─── Data ───

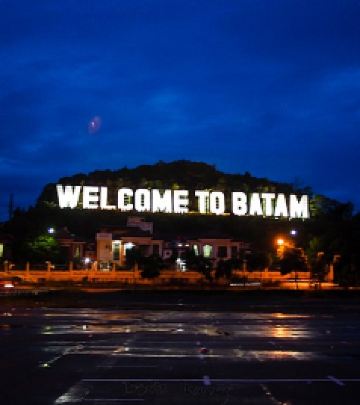 巴淡岛游记图文-《星夜启航，巴淡岛周末逍遥游》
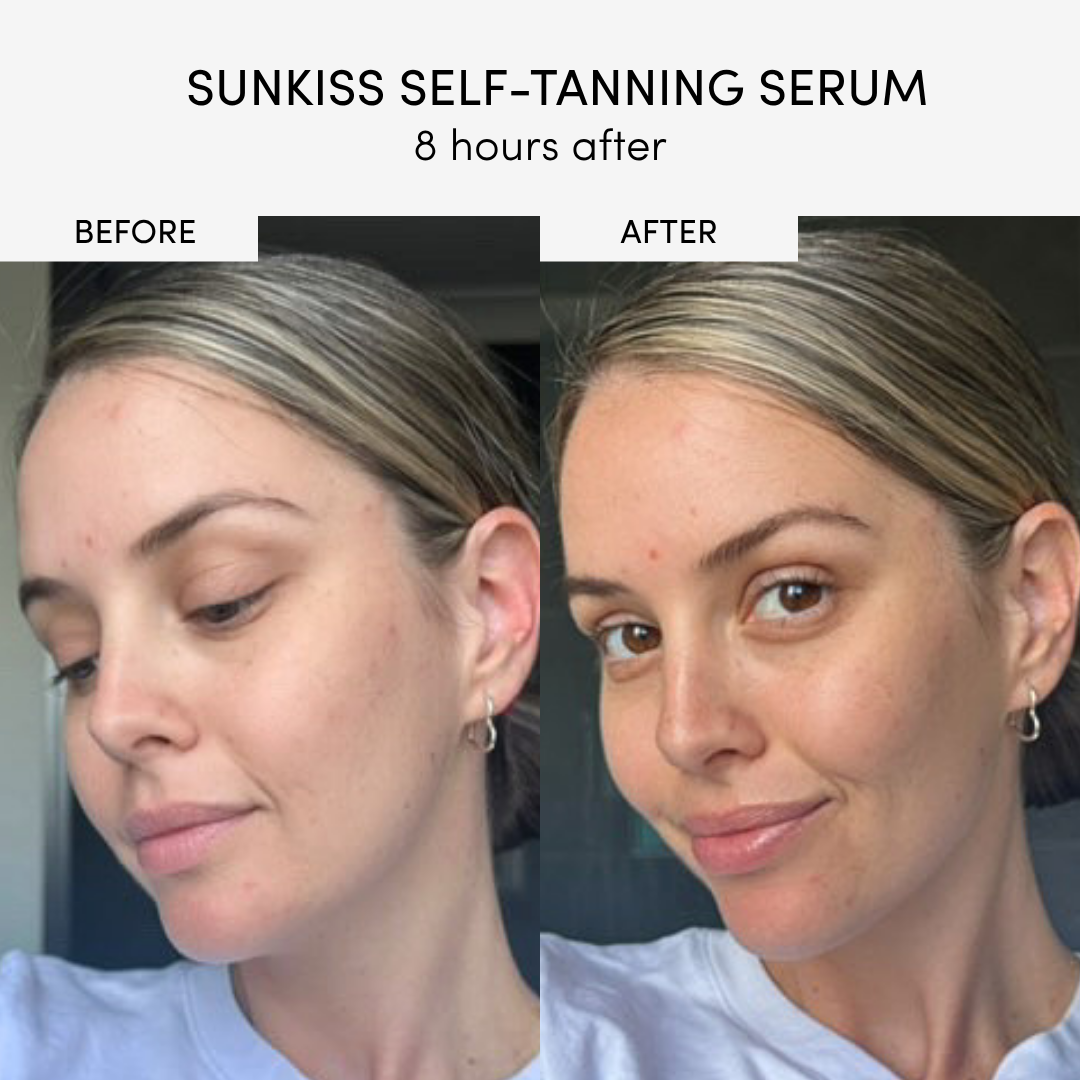 esei Sunkiss Tanning Serum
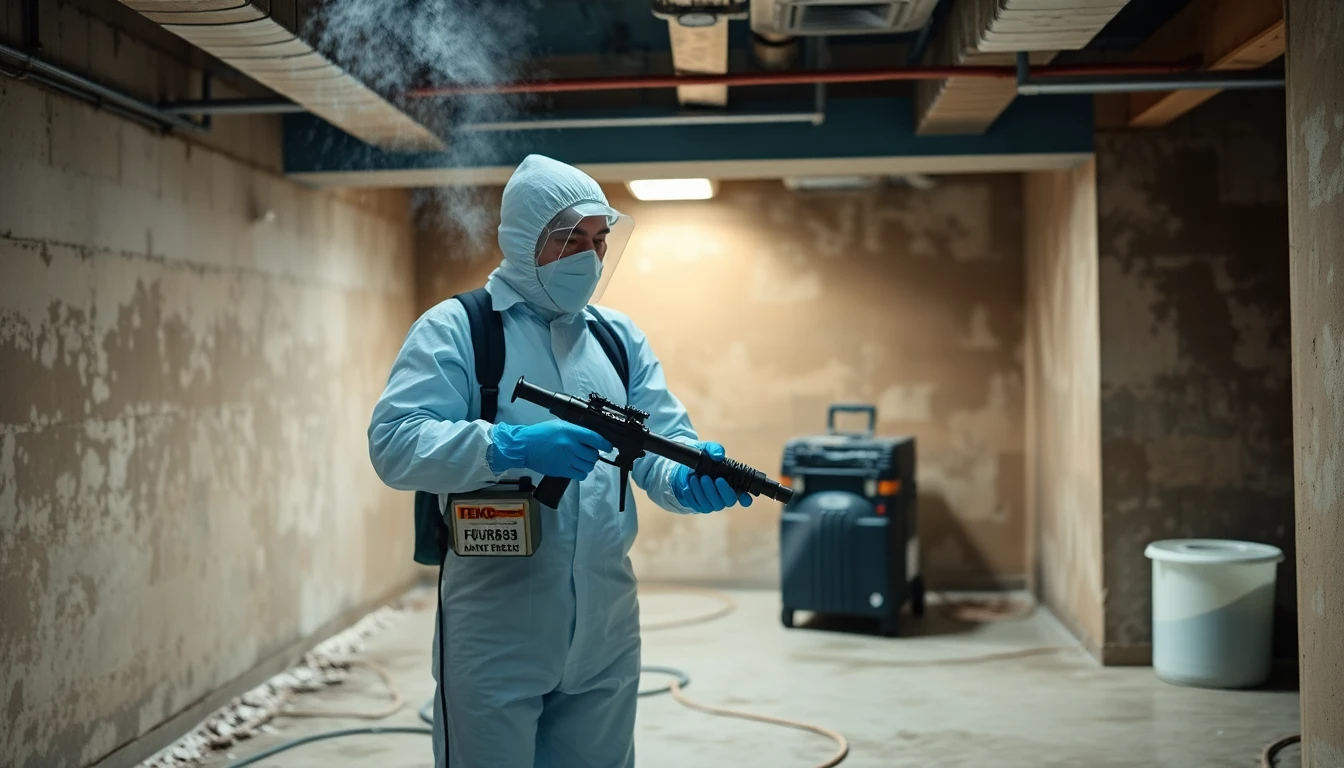 Mold Remediation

───

The result should be the material above, unchanged and free of pictures; please print it.

 巴淡岛游记图文-《星夜启航，巴淡岛周末逍遥游》
 esei Sunkiss Tanning Serum
 Mold Remediation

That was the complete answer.